Enabling poor rural people
to overcome poverty



BREAD working paper, March, Alessandro Tarozzi, Aprajit Mahajan, Brian Blackburn, Dan Kopf, Lakshmi Krishnan, and Joanne Yoong (2011)

In this paper, the authors use a randomized controlled trial to examine the impact on malaria reduction of free bednet provision versus microfinancing services to help households purchase full cost bednets.  They find that free provision substantially increases bednet usage compared to microfinancing.  They suggest that microfinancing is a possible policy tool where free provision is impossible, but caution that bednets may be ineffective unless provided on a large scale.

For the very poor, even heavily subsidized health interventions can be prohibitively expensive.  For example, Michael Kremer and Ted Miguel find that in Kenya, a 20% co-pay for deworming drugs drastically reduced uptake from 75% to 19%.  J. Cohen and Pascaline Dupas find that also in Kenya, the uptake of insecticide treated bednets is 99% when free but only 10% when offered at a 90% subsidy. 

In  this paper, Tarozzi et al. argue that “Such high price elasticities, coupled with the positive externalities commonly observed with health-protecting technologies, have provided strong arguments in favor of free distribution” (2).  Obviously, free distribution is sometimes cost-prohibitive to donors.  The authors therefore propose an innovative solution: using micro-loans to ensure cost recovery but allow households to distribute payment over some time.  They evaluate the first large, developing country, randomized controlled trial of micro-loan provision for purchasing insecticide treated bednets versus free distribution. Specifically, they estimate the effect of these two treatments on increasing bednet ownership and decreasing the malaria burden in Orissa, India—a rural and highly malarious area and one of the poorest states in India.  In collaboration with Bharat Integrated Social Welfare Agency, the authors offered free bednets to roughly a third of 141 villages, full priced bednets with microfinancing to another third, and no services to control villages.  In the free villages, 96% of households received at least one insecticide treated betnet with an average of 2.7 nets per household.  In microfinanced villages, 52% of households chose to purchase at least one net, at an average of 1.2 nets per household.  Overall, approximately 1,100 bednets were sold.  This was a relatively impressive rate of uptake, considering that bednets cost approximately three to fives times the local daily agricultural wage.

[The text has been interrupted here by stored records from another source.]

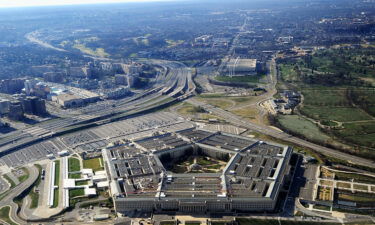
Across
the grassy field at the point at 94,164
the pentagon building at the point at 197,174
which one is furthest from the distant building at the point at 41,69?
the pentagon building at the point at 197,174

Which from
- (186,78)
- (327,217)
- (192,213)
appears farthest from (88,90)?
(327,217)

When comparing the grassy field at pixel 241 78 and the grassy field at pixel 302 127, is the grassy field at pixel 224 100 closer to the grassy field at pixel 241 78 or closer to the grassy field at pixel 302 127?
the grassy field at pixel 241 78

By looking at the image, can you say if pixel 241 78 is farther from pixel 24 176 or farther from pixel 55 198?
pixel 55 198

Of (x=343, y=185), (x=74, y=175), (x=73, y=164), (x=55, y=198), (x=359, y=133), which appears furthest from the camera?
(x=359, y=133)

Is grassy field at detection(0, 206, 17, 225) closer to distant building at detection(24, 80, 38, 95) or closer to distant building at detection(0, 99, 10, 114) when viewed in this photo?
distant building at detection(0, 99, 10, 114)

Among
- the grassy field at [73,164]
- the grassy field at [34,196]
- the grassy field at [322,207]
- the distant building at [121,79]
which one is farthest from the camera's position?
the distant building at [121,79]

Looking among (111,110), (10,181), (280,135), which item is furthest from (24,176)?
(280,135)

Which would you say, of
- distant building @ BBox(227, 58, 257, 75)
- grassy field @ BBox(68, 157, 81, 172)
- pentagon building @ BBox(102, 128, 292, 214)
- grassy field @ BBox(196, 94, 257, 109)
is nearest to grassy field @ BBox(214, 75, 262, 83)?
distant building @ BBox(227, 58, 257, 75)
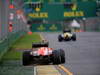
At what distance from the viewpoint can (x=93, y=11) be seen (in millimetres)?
81438

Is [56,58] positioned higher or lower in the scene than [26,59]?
higher

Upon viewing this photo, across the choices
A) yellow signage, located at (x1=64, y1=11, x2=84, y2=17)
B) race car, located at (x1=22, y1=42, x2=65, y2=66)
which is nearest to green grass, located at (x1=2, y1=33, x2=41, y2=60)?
race car, located at (x1=22, y1=42, x2=65, y2=66)

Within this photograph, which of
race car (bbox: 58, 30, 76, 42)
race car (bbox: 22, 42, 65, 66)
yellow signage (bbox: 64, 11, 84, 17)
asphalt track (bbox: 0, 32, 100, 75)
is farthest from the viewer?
yellow signage (bbox: 64, 11, 84, 17)

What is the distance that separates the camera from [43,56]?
20531 millimetres

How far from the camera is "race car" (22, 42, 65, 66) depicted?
20.2 metres

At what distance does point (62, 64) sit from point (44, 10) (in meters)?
70.2

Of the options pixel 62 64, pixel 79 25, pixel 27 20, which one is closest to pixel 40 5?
pixel 27 20

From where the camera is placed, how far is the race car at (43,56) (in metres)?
20.2

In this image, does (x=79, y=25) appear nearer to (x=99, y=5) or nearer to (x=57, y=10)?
(x=57, y=10)

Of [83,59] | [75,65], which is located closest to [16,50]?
[83,59]

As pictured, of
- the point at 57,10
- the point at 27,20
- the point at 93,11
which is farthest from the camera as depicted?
the point at 27,20

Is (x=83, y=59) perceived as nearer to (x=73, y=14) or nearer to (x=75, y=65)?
(x=75, y=65)

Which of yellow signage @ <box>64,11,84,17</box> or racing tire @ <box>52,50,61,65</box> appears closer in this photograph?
racing tire @ <box>52,50,61,65</box>

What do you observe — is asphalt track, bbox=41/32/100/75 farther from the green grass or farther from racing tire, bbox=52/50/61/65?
the green grass
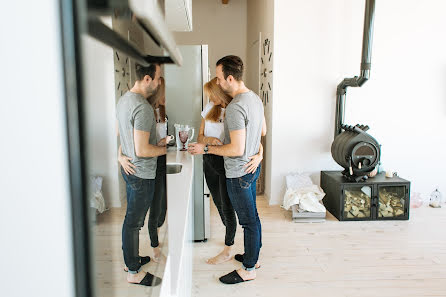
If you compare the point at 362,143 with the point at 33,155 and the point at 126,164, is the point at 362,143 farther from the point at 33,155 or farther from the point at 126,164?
the point at 33,155

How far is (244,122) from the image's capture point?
7.14 ft

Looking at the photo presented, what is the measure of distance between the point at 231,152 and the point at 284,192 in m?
2.12

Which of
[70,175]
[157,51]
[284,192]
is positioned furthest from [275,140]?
[70,175]

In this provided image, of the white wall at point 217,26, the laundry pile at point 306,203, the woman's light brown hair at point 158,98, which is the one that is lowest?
the laundry pile at point 306,203

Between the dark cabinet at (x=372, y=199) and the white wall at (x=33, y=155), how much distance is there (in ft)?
12.2

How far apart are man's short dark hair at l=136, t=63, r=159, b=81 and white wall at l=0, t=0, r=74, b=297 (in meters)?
0.22

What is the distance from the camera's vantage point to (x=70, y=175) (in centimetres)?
21

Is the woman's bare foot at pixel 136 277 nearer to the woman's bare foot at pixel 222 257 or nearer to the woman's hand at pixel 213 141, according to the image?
the woman's hand at pixel 213 141

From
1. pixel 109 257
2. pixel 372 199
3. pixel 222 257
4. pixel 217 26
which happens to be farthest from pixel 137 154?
pixel 217 26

Tarozzi et al. find that in villages with free distribution, 47% of individuals report sleeping under a bednet the previous night, compared to 16% in microfinanced villages and 2% in control villages. 77%, 36%, and 7% of individuals in the respective villages report “usual” usage during peak mosquito seasons.  Perhaps surprisingly, conditional upon ownership, bednet usage rates were higher for free nets.  Therefore, the authors report that “we thus find no evidence in favor of the hypothesis that free provision leads to lower usage of health products relative to cost sharing (we actually find support for the opposite)” (4).

Overall, this study supports the argument for free provision of health technologies.  However, the authors identify a troubling finding.  Even when bednets were provided free, increased usage rates did not lead to health improvements.  The authors cannot reject the null hypothesis of equal malaria prevalence across post-intervention survey experimental groups.  They attribute this surprising finding to bednet coverage that remained too low, even with net-providing interventions.  They argue that bednet programs must be broad and large rather than small and targeted if they are to have the desired impact.  In this light, cost recovery programs are especially undesirable if the goal is broad coverage.

The authors conclude that “micro-loans should be considered as a potentially effective tool to increase uptake of health products in poor areas, when free provision is not possible or desirable” (29).  The authors caution, however, that only 64% of households repaid loans, corresponding to a 36% effective price subsidy of the nets.

They also caution that their results (in particular, that malaria prevalence did not decrease) should not be interpreted to suggest that bednets are ineffective.  Rather, they are only effective on a certain scale.  They write that “Far from suggesting that ITNs are not useful to combat malaria, our results suggest that public health interventions which only achieve the distribution of a relatively limited number of ITNs may fail to achieve the desired effects.  Much more may be needed, and efforts should include ensuring high village-wide coverage, providing incentives for regular use, and possibly adding complementary interventions such as indoor residual spraying, case management and environmental measures.  Otherwise, in the words of Hawley et al. (2003) (p. 126) ‘low levels of coverage with treated nets, or, worse, untreated or poorly treated nets, may do little but fritter away scarce resources’” (32).